Stored data
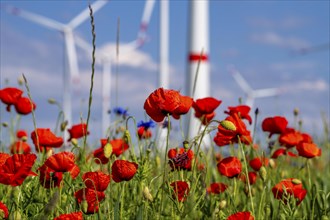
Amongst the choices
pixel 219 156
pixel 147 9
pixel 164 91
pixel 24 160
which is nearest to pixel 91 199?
pixel 24 160

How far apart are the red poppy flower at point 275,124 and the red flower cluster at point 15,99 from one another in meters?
1.41

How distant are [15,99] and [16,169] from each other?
159 cm

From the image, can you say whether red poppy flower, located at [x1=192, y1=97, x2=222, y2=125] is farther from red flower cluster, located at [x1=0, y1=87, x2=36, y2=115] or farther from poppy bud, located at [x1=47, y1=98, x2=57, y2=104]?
red flower cluster, located at [x1=0, y1=87, x2=36, y2=115]

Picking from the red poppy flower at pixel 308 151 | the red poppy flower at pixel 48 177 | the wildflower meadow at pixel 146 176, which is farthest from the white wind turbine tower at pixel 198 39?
the red poppy flower at pixel 48 177

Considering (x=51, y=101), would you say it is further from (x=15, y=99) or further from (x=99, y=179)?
(x=99, y=179)

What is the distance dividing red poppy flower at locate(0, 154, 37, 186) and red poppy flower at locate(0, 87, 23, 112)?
150cm

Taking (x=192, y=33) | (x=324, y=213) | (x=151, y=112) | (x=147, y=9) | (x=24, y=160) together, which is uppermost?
(x=147, y=9)

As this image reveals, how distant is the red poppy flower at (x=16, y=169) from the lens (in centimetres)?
193

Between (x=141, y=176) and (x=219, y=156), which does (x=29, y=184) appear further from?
(x=219, y=156)

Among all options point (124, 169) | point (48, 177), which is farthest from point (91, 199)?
point (48, 177)

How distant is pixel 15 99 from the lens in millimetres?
3549

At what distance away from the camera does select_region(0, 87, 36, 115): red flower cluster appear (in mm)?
3477

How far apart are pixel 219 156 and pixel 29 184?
1.87 metres

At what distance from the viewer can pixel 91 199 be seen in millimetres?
2131
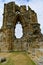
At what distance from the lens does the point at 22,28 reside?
123 ft

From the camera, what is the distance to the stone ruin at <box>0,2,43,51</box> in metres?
33.8

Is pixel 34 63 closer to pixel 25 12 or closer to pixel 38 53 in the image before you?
pixel 38 53

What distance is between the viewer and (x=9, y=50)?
34.4 meters

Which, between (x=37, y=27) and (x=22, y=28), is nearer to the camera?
(x=37, y=27)

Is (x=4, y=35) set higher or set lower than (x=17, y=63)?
higher

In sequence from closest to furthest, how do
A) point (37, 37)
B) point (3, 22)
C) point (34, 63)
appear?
point (34, 63)
point (37, 37)
point (3, 22)

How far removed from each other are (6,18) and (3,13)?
1737 millimetres

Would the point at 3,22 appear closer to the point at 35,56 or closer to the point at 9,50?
the point at 9,50

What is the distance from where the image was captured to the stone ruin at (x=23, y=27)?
3377 centimetres

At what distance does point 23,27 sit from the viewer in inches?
1467

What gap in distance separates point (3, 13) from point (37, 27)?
876cm

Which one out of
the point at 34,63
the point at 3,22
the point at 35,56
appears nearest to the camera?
the point at 34,63

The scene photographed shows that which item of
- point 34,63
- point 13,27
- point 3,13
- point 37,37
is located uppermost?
point 3,13

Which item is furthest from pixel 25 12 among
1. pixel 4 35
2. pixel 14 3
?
pixel 4 35
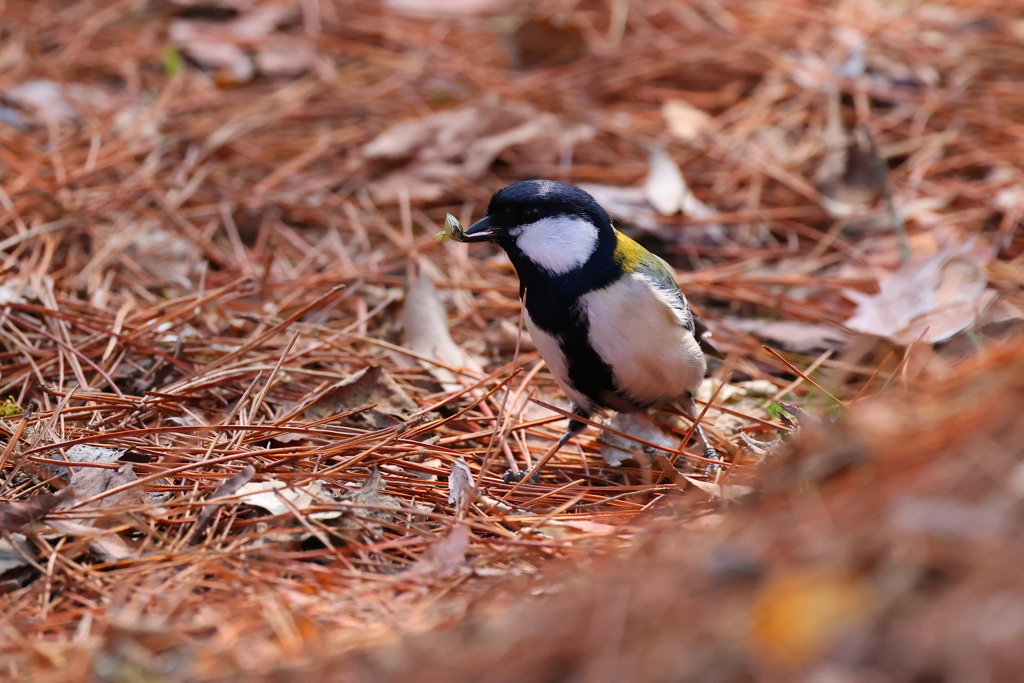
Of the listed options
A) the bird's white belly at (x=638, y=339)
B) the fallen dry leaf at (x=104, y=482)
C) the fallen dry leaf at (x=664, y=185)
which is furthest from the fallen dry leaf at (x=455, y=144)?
the fallen dry leaf at (x=104, y=482)

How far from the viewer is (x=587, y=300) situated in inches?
105

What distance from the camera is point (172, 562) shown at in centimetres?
200

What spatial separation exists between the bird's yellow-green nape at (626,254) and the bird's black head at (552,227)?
0.12 feet

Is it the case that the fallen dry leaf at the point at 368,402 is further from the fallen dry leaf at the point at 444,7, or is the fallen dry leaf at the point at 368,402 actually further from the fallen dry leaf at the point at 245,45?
the fallen dry leaf at the point at 444,7

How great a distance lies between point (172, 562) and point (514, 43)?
165 inches

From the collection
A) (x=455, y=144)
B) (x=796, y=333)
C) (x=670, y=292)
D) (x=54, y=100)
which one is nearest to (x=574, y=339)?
(x=670, y=292)

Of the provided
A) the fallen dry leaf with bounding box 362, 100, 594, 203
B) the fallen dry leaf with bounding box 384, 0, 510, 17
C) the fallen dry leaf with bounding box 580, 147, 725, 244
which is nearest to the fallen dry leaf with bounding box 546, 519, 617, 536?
the fallen dry leaf with bounding box 580, 147, 725, 244

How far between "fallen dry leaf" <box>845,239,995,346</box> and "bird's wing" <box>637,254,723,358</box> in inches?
25.6

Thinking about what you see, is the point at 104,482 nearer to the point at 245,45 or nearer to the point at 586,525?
the point at 586,525

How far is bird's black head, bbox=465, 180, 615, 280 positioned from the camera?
8.95 ft

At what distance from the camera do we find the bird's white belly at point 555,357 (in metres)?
2.74

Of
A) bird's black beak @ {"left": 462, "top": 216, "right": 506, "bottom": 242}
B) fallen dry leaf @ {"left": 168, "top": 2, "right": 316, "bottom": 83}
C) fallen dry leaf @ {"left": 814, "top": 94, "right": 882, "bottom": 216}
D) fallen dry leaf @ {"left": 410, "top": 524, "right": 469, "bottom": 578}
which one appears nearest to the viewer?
fallen dry leaf @ {"left": 410, "top": 524, "right": 469, "bottom": 578}

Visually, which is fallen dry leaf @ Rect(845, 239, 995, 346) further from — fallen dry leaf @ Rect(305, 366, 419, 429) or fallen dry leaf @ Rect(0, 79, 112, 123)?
fallen dry leaf @ Rect(0, 79, 112, 123)

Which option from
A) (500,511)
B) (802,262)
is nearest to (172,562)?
(500,511)
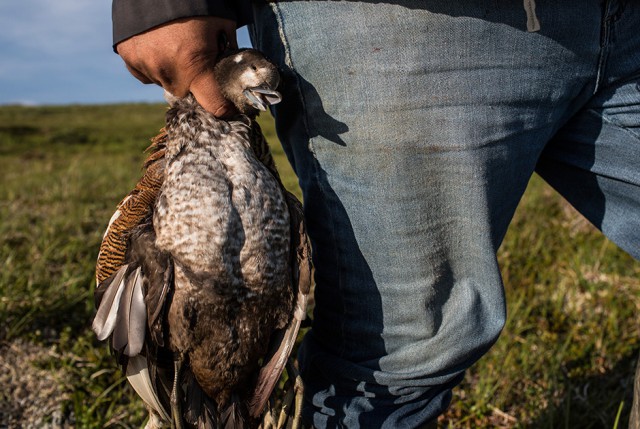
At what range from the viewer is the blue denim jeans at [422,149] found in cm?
147

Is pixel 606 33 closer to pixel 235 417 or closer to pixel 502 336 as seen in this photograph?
pixel 235 417

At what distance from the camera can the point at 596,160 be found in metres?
1.83

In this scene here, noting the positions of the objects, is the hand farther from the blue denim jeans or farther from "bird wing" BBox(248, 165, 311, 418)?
"bird wing" BBox(248, 165, 311, 418)

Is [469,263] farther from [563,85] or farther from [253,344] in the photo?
[253,344]

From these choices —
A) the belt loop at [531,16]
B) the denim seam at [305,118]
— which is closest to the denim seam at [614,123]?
the belt loop at [531,16]

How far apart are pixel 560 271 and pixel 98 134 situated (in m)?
27.6

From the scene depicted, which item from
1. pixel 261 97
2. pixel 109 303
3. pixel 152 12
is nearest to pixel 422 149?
pixel 261 97

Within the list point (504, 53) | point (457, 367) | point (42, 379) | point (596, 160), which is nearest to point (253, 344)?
point (457, 367)

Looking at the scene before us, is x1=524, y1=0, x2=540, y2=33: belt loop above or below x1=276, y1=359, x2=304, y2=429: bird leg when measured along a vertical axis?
above

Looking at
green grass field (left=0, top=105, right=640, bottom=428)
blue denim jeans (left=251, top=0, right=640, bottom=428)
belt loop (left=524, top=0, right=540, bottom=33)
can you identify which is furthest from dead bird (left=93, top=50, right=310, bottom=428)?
green grass field (left=0, top=105, right=640, bottom=428)

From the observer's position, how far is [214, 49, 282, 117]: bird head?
4.90 ft

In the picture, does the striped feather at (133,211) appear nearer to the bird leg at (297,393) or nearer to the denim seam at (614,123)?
the bird leg at (297,393)

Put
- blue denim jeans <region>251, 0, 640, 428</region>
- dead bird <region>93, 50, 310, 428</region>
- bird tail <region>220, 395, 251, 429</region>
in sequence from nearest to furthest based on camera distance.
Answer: blue denim jeans <region>251, 0, 640, 428</region> → dead bird <region>93, 50, 310, 428</region> → bird tail <region>220, 395, 251, 429</region>

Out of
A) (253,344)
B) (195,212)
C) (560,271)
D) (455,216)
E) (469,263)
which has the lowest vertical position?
(560,271)
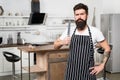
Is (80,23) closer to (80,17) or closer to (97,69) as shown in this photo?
(80,17)

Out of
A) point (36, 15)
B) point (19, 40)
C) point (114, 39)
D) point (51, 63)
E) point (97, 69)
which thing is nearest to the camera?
point (97, 69)

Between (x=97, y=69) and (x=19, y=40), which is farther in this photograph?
(x=19, y=40)

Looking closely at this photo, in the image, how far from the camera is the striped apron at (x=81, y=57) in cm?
246

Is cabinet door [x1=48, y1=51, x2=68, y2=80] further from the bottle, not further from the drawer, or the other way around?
the bottle

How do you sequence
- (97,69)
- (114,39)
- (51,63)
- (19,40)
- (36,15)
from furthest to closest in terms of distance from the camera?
(36,15)
(19,40)
(114,39)
(51,63)
(97,69)

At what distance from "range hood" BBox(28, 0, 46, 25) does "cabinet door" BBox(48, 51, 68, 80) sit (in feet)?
8.02

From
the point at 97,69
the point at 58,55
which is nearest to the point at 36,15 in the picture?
the point at 58,55

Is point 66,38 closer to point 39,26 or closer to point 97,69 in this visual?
point 97,69

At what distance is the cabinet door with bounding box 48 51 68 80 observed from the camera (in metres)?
4.45

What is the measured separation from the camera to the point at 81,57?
246 cm

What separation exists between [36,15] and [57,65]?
101 inches

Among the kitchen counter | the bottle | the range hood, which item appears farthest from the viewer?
the range hood

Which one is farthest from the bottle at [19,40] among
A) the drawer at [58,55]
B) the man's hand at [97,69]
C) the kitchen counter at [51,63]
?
the man's hand at [97,69]

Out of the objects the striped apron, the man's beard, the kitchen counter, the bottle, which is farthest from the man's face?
the bottle
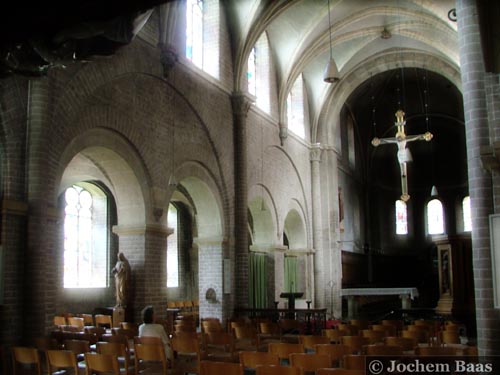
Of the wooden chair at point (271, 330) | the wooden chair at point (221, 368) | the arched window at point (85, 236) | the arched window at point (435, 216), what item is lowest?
the wooden chair at point (271, 330)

• **Stated task**: Repeat exactly the lines in the entries from the one containing "Between (x=97, y=69)" to the final line, inclusive, and nothing beyond them; skip pictures.

• **Written answer**:
Between (x=97, y=69) and (x=19, y=40), which is farther in this photograph?
(x=19, y=40)

Looking closely at this photo, in the image, how far from the camera is the striped apron at (x=81, y=57) in cm?
246

Is cabinet door [x1=48, y1=51, x2=68, y2=80] further from the bottle, not further from the drawer, or the other way around?
the bottle

How do you sequence
- (97,69)
- (114,39)
- (51,63)
- (19,40)
- (36,15)
from furthest to closest in terms of distance from the camera?
(36,15)
(19,40)
(114,39)
(51,63)
(97,69)

At what distance from "range hood" BBox(28, 0, 46, 25) does "cabinet door" BBox(48, 51, 68, 80) sit (in feet)?
8.02

From
the point at 97,69
the point at 58,55
which is nearest to the point at 36,15 in the picture?
the point at 58,55

Is point 66,38 closer to point 39,26 or closer to point 97,69 in this visual?
point 97,69

At what distance is the cabinet door with bounding box 48 51 68 80 observed from the camera (in metres)?
4.45

What is the measured separation from the camera to the point at 81,57?
246 cm

What separation exists between [36,15] and [57,65]?
101 inches

Among the kitchen counter | the bottle | the range hood, which item appears farthest from the viewer?
the range hood

Which one is farthest from the bottle at [19,40] among
A) the drawer at [58,55]
B) the man's hand at [97,69]
C) the kitchen counter at [51,63]
?
the man's hand at [97,69]

Out of the objects the striped apron, the man's beard, the kitchen counter, the bottle, which is farthest from the man's face?
the bottle
Of the wooden chair at point (271, 330) | the wooden chair at point (221, 368) | the arched window at point (85, 236) | the arched window at point (435, 216), what item is lowest?
the wooden chair at point (271, 330)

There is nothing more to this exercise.